Some of this is realignment, and some is NIL/pay to play. And sometimes things like this just have to happen to industries. I think NIL and pay to play for college sports, football especially is the right thing to do. I also think it's going to destroy college football eventually.
 
Last edited:
NIL needed to happen. It did.

But now this wild west phase with a rogue SEC is really fubar.

This last weekend I didn't watch college football by choice. 1st time since I started having memories.

I didn't miss it. Money has killed the fun of college football.
college sports will largely be like baseball. regional, and if your team is successful people will watch that.
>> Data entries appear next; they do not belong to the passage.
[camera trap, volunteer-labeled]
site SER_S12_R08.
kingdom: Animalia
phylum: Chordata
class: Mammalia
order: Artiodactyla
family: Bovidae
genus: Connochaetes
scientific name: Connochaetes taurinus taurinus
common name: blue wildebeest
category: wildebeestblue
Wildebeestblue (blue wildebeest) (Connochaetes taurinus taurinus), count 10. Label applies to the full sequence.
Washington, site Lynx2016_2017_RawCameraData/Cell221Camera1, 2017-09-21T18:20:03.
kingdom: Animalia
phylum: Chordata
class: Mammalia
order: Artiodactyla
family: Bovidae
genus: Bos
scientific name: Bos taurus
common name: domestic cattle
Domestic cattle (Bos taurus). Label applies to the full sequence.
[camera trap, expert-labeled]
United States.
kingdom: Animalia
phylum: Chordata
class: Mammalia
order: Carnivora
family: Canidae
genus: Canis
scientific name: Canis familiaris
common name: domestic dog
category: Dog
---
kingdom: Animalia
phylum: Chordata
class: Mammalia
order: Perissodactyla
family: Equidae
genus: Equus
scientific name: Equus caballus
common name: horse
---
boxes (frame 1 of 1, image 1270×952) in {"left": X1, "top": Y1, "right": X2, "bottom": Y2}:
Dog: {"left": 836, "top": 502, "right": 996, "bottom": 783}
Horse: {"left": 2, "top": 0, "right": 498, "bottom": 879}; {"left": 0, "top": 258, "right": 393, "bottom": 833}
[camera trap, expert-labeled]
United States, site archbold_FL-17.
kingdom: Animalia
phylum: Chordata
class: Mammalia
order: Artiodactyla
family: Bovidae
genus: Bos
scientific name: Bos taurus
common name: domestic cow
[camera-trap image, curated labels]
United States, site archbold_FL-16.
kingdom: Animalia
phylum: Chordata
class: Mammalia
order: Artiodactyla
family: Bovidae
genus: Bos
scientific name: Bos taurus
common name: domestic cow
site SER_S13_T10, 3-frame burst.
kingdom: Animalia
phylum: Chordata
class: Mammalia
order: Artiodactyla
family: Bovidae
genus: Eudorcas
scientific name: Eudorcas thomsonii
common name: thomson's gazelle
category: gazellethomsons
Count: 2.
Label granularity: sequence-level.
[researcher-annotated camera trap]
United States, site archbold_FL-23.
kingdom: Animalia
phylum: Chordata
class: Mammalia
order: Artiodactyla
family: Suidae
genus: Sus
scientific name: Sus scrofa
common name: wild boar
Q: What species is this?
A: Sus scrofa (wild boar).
I can't see it continuing on the path that SEC & ESPN envision.

I actually don't believe I've watched a single snap of any of the college playoff games since it began.
 
  • Informative
Reactions: t-noah
To be fair though, every coaching staff should be doing this.

Agree, we should also have attorneys seeing how far we can bend the rules on this stuff - we know the southern schools will do that.

I think the Jamie Pollard foundation needs a new spokesperson - maybe we should go offer Bryce Young $5M to be that spokesperson for his foundation?
 
NIL needed to happen. It did.

But now this wild west phase with a rogue SEC is really fubar.

This last weekend I didn't watch college football by choice. 1st time since I started having memories.

I didn't miss it. Money has killed the fun of college football.

This sums me up pretty well. I support the players being able to make money off their NIL in a legitimate way, they should absolutely be able to do that. I am just not sure that there is a great system for doing this where the NIL stays legitimate and doesn't turn into teams bidding for the best players through their donor network.
 
So you think eventually destroying college football is the right thing to do?

I think it's a pretty big leap to say paying players for NIL will lead to the destruction of college football. It's going to change some of the recruiting and player retention dynamics but college football isn't going away.